Star power always brings something to a film, even if it's the urge to rubberneck at the actors' discomfort. The stars do seem ill at ease, never gelling as an ensemble and obviously encouraged by Becker to play to the back row. Macy fares the best, sweetly clueless about his old fashion and nerdy demeanor, and sweetly innocent while romancing Marisa Tomei. An overacting Travolta also manages a few funny line readings, but even a flailing dervish will eventually get a few through the hoop. (Liotta definitively gets the audience on his side when he sizes up the leads as "suburban assholes.")

The cast is understandably disoriented by the film's tonal tightrope, stretched between "family comedy" and raunch. The common denominator is immaturity, with the lost boys discovering how much they need their freedom, wives be damned. Kids are present for a few moments of domestic comedy and melodrama, but mostly the film concerns itself with middle-aged men. That they are the butts of jokes about being out of touch and thick in the midsection won't resonate with kids, but may make them point and laugh with derision (also lost on kids: allusions like Travolta's exhortation "C'mon, guys...St. Elmo's Fire! The Wild Bunch! Deliverance!").

There's slapstick by the pound and, most disturbingly, a persistent theme of homosexual panic that's sadly in step with playground attitudes. Speaking of playgrounds, Allen's character actually tells Liotta's meanie biker (a "Del Fuego," since the Hell's Angels sued), "We're not the posers—you're the posers." I guess "Nyah nyah nyah nyah nyah nyah" was a little too on the nose. Some of the gags are ludicrously engineered. Macy has a voice-activated computer, so he can say, "I need to research some alternative specs" in a coffee shop, only for the computer to loudly reply, "Research alternative sex" and launch nasty porn.

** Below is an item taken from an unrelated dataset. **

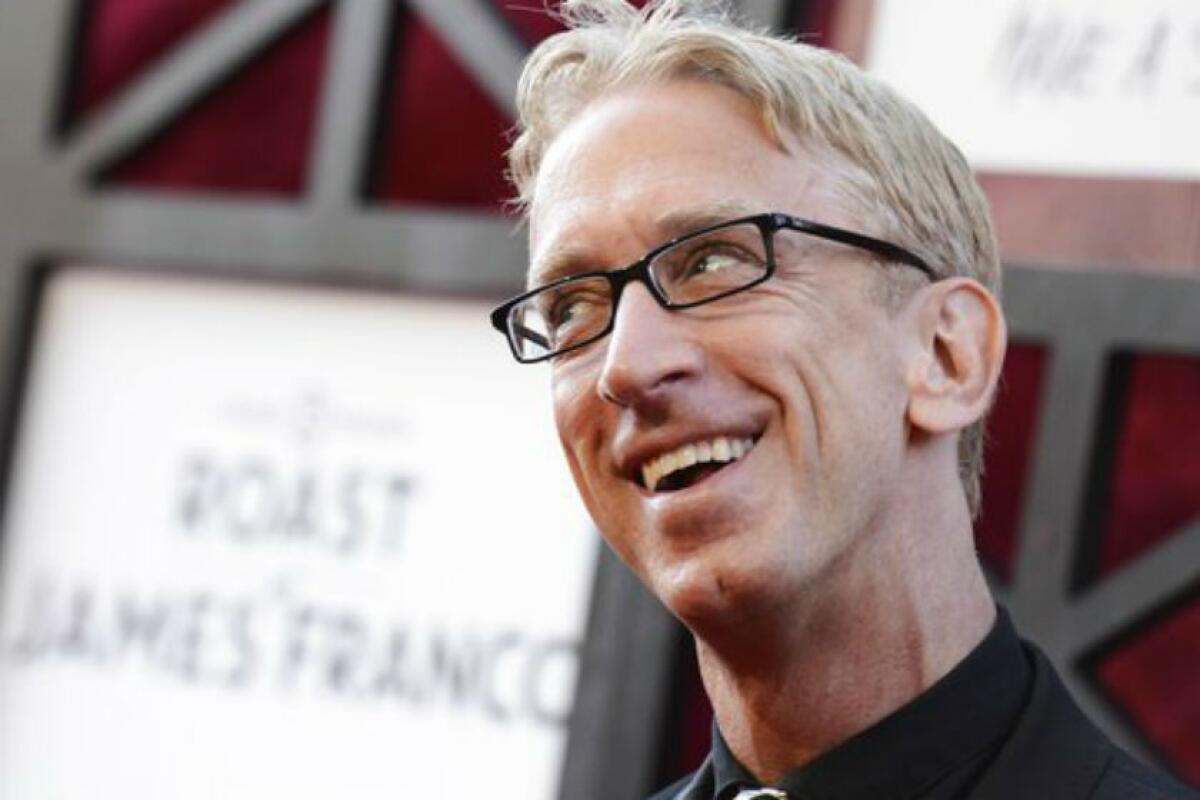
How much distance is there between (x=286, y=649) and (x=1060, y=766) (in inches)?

As for the gay jokes, they reflect the generally crass and tired humor of the whole enterprise. Here's John C. McGinley as a flamboyantly gay motorcycle cop; there's Kyle Gass as a fey fairground singer wailing "Don'Cha." And the screenwriters take every opportunity to discomfit the guys with homoerotic bonding, whether it's huddling to sleep in the cold night or skinny dipping. What's the deal with this shrill, squeamish, obsessive line of humor? Perhaps to make the shots to the crotch seem more classy.